Some of the most popular gluten-free foods in the US include bakery goods (especially bread and biscuits), as well as snack foods, granola bars, ready meals, pizza and soups. Although virtually all sectors experienced growth in the two years leading up to 2012, an increase in market value of up to 60% was recorded for gluten free bread, rolls and frozen dough. In the last year, meanwhile, high rates of NPD were observed within the gluten-free crackers, snack bars and fruit snacks segments. This suggests gluten free is starting to make inroads into the large US snacking market.

At present, the US market for gluten-free foods remains fairly fragmented in nature, with seven companies accounting for 30% of overall sales. The market is largely made up of multinationals which have expanded their ranges to cover gluten free, plus a number of smaller specialists.

One multinational that has contributed to the rising demand for gluten free foods is General Mills. In 2008, the company's Rice Chex became the first mainstream breakfast cereal brand in the US to carry gluten-free labelling.

General Mills' activity within the sector remains high - for example, some of its other cereals such as Corn Chex and Honey Nut Chex are now marketed on a gluten-free platform, while other brands such as Betty Crocker bakery mixes have also been extended into the category. Furthermore, General Mills launched a website (www.liveglutenfreely.com) in 2009, which helps coeliacs and those with a gluten intolerance seek out suitable products, recipes and foodservice establishments.

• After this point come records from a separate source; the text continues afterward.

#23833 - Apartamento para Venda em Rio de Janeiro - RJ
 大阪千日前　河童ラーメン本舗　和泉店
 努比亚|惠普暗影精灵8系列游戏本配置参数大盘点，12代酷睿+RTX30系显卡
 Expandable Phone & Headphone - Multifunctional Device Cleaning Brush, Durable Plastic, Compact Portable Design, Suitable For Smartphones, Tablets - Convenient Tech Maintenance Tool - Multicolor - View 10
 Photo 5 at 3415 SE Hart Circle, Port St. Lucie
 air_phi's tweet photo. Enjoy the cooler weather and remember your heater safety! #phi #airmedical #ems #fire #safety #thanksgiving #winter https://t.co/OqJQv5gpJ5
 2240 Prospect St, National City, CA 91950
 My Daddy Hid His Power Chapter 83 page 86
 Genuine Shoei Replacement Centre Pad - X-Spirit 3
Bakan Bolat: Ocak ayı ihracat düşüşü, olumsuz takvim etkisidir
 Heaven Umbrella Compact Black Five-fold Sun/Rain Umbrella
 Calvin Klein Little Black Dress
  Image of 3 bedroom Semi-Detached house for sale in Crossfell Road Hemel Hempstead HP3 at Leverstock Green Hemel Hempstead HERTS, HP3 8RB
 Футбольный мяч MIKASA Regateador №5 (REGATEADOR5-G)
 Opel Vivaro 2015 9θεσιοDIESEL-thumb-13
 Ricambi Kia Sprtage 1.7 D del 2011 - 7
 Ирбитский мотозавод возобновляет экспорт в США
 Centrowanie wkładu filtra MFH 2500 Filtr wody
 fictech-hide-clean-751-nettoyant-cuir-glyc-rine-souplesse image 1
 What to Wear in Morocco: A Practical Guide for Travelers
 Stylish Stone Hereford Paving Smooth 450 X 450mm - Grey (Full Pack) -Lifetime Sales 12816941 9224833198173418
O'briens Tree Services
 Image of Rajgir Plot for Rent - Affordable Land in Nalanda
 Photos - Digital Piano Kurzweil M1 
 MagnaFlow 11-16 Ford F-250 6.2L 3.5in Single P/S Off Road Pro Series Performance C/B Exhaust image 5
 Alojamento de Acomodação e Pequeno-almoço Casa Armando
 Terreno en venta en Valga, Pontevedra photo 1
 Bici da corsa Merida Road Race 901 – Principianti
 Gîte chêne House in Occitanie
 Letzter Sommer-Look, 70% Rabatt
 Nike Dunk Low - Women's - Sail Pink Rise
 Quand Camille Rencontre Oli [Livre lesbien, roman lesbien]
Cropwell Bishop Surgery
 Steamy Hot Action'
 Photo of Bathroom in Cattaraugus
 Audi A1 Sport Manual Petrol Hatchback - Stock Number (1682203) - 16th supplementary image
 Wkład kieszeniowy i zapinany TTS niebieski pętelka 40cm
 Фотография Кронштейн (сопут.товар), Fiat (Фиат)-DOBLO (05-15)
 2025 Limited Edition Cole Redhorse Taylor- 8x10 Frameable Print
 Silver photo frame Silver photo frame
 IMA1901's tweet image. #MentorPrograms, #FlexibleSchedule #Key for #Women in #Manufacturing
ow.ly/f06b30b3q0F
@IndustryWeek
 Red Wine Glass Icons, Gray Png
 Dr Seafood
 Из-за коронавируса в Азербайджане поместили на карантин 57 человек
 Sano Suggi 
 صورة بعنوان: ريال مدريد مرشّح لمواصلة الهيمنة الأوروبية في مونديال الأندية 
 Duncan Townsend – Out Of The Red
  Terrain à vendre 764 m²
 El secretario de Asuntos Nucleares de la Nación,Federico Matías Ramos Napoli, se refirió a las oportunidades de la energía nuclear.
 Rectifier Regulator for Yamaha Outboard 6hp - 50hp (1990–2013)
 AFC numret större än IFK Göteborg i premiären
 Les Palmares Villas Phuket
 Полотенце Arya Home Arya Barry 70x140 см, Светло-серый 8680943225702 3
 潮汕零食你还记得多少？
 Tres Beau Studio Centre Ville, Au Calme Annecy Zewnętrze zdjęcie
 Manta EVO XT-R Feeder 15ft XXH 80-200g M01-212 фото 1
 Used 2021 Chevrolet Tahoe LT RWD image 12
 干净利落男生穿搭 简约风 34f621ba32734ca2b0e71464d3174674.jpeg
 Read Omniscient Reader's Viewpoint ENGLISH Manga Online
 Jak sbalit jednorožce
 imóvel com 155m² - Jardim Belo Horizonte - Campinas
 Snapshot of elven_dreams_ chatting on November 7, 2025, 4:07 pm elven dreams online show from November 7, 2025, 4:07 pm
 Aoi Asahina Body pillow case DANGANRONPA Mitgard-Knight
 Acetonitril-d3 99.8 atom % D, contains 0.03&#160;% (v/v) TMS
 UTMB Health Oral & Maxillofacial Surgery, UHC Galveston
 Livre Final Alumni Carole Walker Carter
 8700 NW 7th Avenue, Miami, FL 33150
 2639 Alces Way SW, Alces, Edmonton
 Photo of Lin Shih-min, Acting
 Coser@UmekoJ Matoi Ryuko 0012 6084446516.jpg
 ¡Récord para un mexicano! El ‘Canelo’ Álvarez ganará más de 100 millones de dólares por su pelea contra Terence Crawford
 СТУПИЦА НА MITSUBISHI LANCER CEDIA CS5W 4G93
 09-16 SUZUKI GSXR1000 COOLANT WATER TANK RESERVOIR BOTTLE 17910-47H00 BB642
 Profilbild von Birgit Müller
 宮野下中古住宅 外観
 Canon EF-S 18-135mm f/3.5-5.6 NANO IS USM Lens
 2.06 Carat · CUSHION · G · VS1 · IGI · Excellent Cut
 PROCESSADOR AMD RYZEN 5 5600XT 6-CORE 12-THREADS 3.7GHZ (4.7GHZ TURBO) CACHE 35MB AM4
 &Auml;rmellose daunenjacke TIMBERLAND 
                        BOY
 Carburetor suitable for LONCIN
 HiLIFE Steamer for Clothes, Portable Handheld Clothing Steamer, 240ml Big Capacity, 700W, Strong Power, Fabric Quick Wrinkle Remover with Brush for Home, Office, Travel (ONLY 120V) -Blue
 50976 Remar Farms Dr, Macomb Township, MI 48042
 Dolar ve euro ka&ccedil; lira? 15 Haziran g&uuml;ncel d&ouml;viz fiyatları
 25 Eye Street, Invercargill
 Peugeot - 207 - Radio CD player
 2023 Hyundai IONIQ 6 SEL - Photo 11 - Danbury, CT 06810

This trend towards companies becoming more proactive in gluten-free is also illustrated by recent events at PepsiCo. Not only has the company launched a gluten-free recipe section on its Frito-Lay North America website, but a number of its leading snacks - including Lay's Classic potato chips and Fritos Original corn chips - are now available in gluten-free varieties. PepsiCo is also engaged on a major initiative in partnership with dieticians and healthy food bloggers to improve the labelling of its gluten free foods.

As has been mentioned, gluten-free specialists such as Dr Schär and Genius have recently entered the US market. But they are coming up against some heavy-hitting domestic competition - and not just from reformulation by mainstream companies.

One of the largest domestic suppliers is Boulder Brands, which was known as Smart Balance until the start of 2013. The company owns major gluten-free brands such as Glutino and Udi's, and also acts as the distributor for the Genius brand in the US. Its product range includes bakery goods (e.g. bread, muffins, bagels and pastries), as well as pasta, snack foods, pizza, cereals and frozen ready meals. Meanwhile, Amy's Kitchen - the leading organic food brand in the US - also competes in the gluten-free sector in North America.